WEDNESDAY, Sept. 14, 2016 (HealthDay News) -- For patients undergoing transcatheter aortic valve replacement (TAVR) the incidence of infective endocarditis is 1.1 percent per person-year, according to a study published in the Sept. 13 issue the Journal of the American Medical Association.

Ander Regueiro, M.D., from Laval University in Quebec City, and colleagues examined the associated factors, clinical characteristics, and outcomes of patients with infective endocarditis after TAVR. Patients were identified from 47 centers from Europe, North America, and South America between June 2005 and October 2015.

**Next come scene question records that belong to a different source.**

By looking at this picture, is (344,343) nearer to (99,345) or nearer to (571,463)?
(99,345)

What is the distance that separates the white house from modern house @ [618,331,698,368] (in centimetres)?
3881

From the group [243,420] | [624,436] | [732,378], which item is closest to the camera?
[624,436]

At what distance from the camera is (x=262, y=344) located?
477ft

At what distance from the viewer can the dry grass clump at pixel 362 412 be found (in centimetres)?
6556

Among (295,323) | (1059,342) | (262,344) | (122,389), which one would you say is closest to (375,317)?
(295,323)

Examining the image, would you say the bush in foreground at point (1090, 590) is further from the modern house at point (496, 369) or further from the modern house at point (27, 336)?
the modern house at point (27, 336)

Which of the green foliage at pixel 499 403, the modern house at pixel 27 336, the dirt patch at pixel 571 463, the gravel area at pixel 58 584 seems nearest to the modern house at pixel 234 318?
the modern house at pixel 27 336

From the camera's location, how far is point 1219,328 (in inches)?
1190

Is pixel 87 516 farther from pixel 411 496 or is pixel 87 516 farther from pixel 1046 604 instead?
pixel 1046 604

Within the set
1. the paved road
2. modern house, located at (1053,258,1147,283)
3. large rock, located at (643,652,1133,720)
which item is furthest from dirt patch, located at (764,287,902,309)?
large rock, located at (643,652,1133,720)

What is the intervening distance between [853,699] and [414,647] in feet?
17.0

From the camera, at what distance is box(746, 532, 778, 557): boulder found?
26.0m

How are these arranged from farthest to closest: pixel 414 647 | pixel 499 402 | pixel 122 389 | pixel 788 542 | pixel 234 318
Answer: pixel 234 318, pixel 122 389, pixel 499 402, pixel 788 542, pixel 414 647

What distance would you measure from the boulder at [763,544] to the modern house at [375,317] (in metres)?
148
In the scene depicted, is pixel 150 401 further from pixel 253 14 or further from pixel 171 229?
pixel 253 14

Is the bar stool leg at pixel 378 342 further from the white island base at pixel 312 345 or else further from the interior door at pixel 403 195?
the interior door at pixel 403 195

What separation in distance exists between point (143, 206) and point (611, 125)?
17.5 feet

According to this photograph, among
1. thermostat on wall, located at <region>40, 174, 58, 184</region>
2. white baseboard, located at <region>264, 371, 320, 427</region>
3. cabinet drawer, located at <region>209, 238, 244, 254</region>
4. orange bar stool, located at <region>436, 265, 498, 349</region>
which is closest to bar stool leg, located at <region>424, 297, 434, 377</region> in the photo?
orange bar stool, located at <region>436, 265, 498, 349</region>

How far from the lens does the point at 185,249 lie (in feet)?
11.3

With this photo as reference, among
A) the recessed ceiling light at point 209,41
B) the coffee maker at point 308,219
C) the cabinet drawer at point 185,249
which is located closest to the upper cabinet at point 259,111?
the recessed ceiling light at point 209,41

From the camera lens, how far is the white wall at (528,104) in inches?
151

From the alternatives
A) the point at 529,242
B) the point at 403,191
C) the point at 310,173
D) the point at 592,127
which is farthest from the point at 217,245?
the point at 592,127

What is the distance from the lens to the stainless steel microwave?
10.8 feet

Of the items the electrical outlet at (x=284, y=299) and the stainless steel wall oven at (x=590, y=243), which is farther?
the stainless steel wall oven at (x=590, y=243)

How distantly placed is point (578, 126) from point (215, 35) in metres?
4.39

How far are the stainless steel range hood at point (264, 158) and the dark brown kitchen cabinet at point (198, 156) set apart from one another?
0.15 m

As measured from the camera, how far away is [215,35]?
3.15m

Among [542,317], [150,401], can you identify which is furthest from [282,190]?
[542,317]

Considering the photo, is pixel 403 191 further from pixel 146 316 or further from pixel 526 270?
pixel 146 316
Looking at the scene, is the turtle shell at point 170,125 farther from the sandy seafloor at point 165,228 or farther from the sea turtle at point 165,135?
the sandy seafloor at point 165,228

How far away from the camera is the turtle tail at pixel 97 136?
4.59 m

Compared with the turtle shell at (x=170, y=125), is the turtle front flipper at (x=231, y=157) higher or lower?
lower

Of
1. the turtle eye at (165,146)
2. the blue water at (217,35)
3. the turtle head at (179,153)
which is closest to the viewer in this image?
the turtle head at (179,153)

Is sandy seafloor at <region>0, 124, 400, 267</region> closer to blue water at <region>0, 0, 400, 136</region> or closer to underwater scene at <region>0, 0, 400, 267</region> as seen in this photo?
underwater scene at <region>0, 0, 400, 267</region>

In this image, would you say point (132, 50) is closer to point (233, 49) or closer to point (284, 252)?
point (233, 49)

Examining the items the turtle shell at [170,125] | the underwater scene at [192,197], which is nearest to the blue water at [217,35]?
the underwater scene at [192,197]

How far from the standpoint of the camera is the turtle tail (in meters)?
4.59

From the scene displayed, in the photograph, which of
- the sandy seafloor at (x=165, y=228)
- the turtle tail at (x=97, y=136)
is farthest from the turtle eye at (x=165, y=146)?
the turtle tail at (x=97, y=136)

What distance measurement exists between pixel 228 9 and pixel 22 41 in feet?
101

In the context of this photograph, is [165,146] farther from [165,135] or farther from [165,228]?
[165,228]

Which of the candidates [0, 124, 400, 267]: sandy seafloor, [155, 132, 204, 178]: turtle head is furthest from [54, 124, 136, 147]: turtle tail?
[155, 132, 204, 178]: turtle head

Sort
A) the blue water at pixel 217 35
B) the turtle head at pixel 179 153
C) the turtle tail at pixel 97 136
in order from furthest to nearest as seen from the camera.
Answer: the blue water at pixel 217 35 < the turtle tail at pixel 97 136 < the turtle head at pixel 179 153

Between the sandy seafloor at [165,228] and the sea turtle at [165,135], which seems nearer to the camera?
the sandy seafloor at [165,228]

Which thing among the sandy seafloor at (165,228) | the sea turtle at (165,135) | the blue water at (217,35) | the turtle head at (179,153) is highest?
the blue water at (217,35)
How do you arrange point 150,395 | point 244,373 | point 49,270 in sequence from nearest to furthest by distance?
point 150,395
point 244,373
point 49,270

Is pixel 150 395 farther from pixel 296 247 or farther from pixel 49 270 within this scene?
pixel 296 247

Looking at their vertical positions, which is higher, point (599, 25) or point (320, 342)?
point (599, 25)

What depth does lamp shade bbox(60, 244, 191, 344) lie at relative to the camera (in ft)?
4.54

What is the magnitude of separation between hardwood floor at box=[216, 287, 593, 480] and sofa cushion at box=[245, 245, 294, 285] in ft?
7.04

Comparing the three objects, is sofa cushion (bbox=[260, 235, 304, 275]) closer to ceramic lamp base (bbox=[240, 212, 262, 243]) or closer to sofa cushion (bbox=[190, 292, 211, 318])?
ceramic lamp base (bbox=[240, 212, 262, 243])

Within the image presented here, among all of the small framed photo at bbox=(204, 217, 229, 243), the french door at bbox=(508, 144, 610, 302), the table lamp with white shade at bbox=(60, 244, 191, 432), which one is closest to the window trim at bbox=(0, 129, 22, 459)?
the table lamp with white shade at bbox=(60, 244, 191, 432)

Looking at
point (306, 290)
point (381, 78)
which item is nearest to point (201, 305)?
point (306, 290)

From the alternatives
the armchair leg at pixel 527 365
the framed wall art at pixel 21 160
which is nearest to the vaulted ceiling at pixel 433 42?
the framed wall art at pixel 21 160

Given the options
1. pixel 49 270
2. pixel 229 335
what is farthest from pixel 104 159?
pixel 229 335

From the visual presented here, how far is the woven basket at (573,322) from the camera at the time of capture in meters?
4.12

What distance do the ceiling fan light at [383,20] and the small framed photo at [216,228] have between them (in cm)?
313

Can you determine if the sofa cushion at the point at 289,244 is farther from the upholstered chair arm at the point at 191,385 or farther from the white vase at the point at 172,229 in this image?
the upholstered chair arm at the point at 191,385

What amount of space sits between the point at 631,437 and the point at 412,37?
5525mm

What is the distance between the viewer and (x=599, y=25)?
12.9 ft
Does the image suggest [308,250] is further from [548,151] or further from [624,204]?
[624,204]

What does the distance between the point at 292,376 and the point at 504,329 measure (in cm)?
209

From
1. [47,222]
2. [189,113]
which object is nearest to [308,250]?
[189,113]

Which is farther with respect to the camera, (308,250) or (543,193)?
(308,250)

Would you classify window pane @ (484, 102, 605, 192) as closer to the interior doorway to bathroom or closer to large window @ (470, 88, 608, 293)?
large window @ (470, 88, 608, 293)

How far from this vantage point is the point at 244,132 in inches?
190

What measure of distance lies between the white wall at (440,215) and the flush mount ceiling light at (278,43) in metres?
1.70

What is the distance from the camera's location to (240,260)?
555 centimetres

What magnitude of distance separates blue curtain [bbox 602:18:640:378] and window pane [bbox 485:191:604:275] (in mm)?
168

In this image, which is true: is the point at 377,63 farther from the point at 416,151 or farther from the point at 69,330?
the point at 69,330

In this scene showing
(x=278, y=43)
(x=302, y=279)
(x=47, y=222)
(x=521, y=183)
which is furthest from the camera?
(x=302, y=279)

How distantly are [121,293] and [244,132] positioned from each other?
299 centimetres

The researchers noted 250 cases of infective endocarditis in 20,006 patients after TAVR (incidence, 1.1 percent per person-year), occurring at a median of 5.3 months after TAVR. Higher risk of progressing to infective endocarditis after TAVR was seen with younger age (hazard ratio [HR], 0.97), male sex (HR, 1.69), diabetes mellitus (HR, 1.52), and moderate to severe aortic regurgitation (HR, 2.05). Overall, 52.8 percent of patients had health care-associated infective endocarditis. The most frequently isolated microorganisms were Enterococci species and Staphylococcus aureus. The rate of in-hospital mortality was 36 percent, and 14.8 percent of patients underwent surgery during the infective endocarditis episode. Higher logistic EuroSCORE, heart failure, and acute kidney injury were associated with in-hospital mortality.

"Among patients undergoing TAVR, younger age, male sex, history of diabetes mellitus, and moderate to severe residual aortic regurgitation were significantly associated with an increased risk of infective endocarditis," the authors write.

Several authors disclosed financial ties to the pharmaceutical and medical device industries.